Financial engineering and analysis is the combination of the engineering and design (what’s going to be changed in the building, such as new windows or an upgraded HVAC system) translated into an energy model to show how the design affects the building’s energy use and reduces utility costs. These are brought together in a financial model to provide an objective “dollars and cents” evaluation of the proposed retrofit, its payback, impact on your operating expenses, and feasibility. At its most basic level, the financial analysis of an energy efficiency project is:
“The accurate cost-benefit analysis of a proposed investment”
We develop the financial model in consultation with a client’s accountant, real estate professionals, and bank or mortgage holder to ensure a complete and thorough evaluation of the proposed investment, while the project-specific financials are verified by the C-PACE program.
Increase Building Value
Typically, any improvement to a building raises the value of the property by the amount of the investment made. If the money is well spent, then the increase in the building’s value can exceed the cost of the improvement.
- It can lower the operating expenses of the building by 20-40%.
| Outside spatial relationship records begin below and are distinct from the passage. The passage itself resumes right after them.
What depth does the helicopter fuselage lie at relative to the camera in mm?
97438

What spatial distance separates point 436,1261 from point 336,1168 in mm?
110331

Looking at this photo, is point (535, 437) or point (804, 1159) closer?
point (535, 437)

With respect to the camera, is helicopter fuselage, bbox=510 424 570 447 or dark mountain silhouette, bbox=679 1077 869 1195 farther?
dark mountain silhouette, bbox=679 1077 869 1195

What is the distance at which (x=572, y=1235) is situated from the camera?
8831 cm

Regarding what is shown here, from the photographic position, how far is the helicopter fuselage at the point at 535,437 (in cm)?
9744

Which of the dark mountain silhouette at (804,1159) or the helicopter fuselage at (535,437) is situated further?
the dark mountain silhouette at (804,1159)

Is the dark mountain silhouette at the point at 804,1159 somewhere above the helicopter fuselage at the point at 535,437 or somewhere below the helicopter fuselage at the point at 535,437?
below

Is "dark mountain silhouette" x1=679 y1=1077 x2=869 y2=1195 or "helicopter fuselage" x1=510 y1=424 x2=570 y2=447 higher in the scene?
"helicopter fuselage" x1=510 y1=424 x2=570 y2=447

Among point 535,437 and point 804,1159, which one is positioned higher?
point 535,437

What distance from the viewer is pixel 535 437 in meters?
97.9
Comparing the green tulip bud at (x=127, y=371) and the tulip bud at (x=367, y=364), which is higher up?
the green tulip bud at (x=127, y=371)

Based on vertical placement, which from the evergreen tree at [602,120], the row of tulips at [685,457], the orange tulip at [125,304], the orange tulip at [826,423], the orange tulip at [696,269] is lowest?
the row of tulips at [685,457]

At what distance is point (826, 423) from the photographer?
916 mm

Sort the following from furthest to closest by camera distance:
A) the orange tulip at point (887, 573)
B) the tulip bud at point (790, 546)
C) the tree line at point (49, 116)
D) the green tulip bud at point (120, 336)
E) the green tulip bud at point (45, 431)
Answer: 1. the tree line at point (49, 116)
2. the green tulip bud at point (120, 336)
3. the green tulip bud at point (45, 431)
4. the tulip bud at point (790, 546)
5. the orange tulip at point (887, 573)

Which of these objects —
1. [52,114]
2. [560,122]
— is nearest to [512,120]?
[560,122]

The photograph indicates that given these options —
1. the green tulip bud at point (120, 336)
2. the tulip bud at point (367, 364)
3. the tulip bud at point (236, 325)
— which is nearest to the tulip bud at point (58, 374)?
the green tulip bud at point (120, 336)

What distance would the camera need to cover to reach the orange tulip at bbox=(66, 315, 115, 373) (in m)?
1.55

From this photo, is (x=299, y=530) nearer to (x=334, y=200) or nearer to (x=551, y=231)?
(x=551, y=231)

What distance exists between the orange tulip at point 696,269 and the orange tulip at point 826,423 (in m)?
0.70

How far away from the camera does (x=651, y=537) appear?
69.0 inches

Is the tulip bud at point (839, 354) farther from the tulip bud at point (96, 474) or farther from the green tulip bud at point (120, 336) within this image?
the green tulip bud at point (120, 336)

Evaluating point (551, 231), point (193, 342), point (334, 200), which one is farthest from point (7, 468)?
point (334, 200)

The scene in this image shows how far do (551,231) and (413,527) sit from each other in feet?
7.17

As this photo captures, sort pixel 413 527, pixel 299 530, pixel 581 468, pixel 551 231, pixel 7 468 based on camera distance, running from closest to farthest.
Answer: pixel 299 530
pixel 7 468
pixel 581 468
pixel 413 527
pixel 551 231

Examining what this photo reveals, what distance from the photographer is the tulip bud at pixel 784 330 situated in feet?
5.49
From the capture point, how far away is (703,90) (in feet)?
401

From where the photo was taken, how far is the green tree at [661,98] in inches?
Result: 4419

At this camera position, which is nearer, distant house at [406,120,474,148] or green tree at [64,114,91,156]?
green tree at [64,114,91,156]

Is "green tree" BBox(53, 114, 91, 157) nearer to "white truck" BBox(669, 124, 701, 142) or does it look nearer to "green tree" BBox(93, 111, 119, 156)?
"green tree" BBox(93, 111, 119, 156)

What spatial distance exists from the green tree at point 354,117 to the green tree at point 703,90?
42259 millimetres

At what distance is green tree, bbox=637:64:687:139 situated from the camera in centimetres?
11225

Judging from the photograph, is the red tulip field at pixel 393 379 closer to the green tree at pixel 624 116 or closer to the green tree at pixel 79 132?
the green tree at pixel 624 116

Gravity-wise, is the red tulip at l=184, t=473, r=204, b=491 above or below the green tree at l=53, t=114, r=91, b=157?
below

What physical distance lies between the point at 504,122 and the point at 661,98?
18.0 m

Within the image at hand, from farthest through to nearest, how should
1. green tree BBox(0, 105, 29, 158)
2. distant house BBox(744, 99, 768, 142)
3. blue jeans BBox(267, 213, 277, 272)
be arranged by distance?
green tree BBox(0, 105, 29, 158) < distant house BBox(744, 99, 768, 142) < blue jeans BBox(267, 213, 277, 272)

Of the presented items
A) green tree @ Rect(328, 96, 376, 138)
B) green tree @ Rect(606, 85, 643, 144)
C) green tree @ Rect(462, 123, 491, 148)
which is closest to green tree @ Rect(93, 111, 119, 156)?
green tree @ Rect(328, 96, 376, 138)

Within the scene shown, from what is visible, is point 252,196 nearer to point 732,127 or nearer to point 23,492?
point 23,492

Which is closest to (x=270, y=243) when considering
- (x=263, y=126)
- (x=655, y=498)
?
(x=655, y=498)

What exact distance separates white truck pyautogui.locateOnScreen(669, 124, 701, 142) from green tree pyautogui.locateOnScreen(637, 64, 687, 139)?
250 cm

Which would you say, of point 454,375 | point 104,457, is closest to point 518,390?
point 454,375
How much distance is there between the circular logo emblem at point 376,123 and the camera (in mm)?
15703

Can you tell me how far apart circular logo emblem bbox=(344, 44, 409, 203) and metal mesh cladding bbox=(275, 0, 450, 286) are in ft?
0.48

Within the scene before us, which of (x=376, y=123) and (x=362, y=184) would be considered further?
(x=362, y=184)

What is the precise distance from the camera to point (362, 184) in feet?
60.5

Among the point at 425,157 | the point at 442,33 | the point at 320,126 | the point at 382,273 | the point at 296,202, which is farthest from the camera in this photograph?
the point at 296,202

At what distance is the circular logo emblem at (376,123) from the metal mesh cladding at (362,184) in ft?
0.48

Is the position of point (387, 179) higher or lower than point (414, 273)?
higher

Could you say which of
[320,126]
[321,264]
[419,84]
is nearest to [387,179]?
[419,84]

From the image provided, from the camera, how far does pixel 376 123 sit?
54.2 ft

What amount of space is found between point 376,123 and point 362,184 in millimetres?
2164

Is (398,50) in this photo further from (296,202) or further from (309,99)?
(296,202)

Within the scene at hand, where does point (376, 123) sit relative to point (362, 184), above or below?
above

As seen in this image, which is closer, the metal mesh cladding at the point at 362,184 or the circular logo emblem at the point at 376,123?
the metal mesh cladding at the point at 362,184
- This increases the Net Operating Income and consequently the Capitalization Rate, a key metric for any future investor.
- The value of the retrofit in new energy infrastructure increases the value of the building.
- The lien is assessed over a long period — of up to 20 years — against the building, and passes to the new owner in the event the building is sold.
- This reduces the impact of your balance sheet, improving your Loan to Value (LTV) ratio.
- An energy infrastructure retrofit improves the comfort of your tenants, which reduces tenant attrition.
- A high energy efficiency rating increases market attractiveness along with lower utility bills.
The bottom line is that any investment to lower operating costs that can be amortized over 20 years without impacting your balance sheet improves your investment.
Rebates and Incentives
Rebates and incentives are valuable contributions to any project. Building Energy Performance investigates and secures all the rebates and incentives available from the city, county, state, and local utility. These can be substantial and can sometimes influence the design of the project to take advantage of particular incentives designed to drive both behavior and purchasing decisions.
Tax credits are equally important, but these have to be considered as part of your overall tax planning and should be modeled in consultation with your accountant. It often the case that projects present the “potential benefit of tax credits” without due regard for the ability of the individual building owner or business to take full advantage of the credit. It is also the case that tax credits need to be modeled against the projected savings and lowered operating expenses, otherwise the impact of tax reduction will be overstated.
Off Balance Sheet Finance
The most important aspect of C-PACE financing is that it is an off-balance sheet transaction. Of course, the investment in the project still needs to be paid for but this is done by turning the loan into a county assessment against the building rather than the building owner or the company’s balance sheet. The assessment payment collected by the county adds to the operating costs of the building, but the added costs will be more than offset by the resulting reduction in utility bills. Our financial model is designed to show the net improvement in operating expenses, and the use of C-PACE means that the debt is not added to the balance sheet of the company or building owner. This preserves the debt to income ratio, which is particularly useful when a business can no longer borrow to fund capital expenditures or if a building owner’s balance sheet is fully leveraged.